> SUPPLIED PASSAGE:
[Start of Attachment]

LOS ANGELES (AP) — The coroner’s office has identified the 14-year-old girl who was fatally shot by Los Angeles police Thursday when officers fired on an assault suspect and a bullet went through the wall and struck the girl as she was in a clothing store dressing room.
Police also fatally shot the suspect Thursday morning at a Burlington store in the North Hollywood area of the San Fernando Valley, police said.
The Los Angeles County coroner identified the girl as Valentina Orellana-Peralta and the suspect as Daniel Elena Lopez, 24. Online coroner records show their autopsies have been completed and their causes of death were both a gunshot wound to the chest.
LAPD officers have shot at least 37 people — 17 of them fatally — in 2021 after another police shooting occurred on Friday, according to the Los Angeles Times. Those figures mark a dramatic rise in cases where officers shot or killed people in either of the last two years — 27 people were shot and 7 of them killed by LA police in all of 2020. In 2019, officers shot 26 people, killing 12.

[End of Attachment]

> GIVEN DATA:
[Start of Attachment]

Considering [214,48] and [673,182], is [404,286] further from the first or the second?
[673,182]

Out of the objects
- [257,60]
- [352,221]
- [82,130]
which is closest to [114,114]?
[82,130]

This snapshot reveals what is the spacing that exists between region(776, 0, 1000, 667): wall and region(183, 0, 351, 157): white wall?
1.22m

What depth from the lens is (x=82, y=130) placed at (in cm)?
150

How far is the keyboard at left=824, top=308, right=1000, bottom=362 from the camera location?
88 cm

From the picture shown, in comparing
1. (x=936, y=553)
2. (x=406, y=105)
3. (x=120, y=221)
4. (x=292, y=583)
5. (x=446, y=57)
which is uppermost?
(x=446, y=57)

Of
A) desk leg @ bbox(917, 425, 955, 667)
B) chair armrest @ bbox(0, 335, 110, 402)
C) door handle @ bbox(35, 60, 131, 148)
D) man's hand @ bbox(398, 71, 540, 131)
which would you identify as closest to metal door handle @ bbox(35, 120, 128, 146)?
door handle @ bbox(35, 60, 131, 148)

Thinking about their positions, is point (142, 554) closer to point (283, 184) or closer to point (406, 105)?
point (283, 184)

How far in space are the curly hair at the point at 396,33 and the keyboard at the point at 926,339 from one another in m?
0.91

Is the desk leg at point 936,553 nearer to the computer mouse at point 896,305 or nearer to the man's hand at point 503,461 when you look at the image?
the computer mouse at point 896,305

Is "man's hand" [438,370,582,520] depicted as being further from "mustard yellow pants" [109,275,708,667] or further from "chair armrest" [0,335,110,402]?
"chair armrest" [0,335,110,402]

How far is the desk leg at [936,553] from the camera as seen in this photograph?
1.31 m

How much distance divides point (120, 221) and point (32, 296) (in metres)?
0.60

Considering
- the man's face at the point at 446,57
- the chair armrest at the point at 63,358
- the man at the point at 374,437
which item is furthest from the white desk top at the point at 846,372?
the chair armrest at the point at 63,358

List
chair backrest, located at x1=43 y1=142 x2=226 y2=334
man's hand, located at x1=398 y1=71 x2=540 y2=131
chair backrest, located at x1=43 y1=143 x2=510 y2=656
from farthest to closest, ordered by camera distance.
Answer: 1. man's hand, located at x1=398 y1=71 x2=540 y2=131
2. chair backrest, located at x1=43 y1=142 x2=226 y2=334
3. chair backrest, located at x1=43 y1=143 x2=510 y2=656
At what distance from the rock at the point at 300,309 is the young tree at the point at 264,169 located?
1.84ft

[End of Attachment]

> WHAT THIS EXERCISE ASKS:
**1)** According to the news report, what caused the deaths of both the girl and the suspect?
**2)** Duplicate the news report's wording between "LAPD officers have" and "people, killing 12.", inclusive.
Draw only on the news report, not on the entries.

> OUTPUTS BY TASK:
**1)** Each died of a gunshot wound to the chest.

**2)**
LAPD officers have shot at least 37 people — 17 of them fatally — in 2021 after another police shooting occurred on Friday, according to the Los Angeles Times. Those figures mark a dramatic rise in cases where officers shot or killed people in either of the last two years — 27 people were shot and 7 of them killed by LA police in all of 2020. In 2019, officers shot 26 people, killing 12.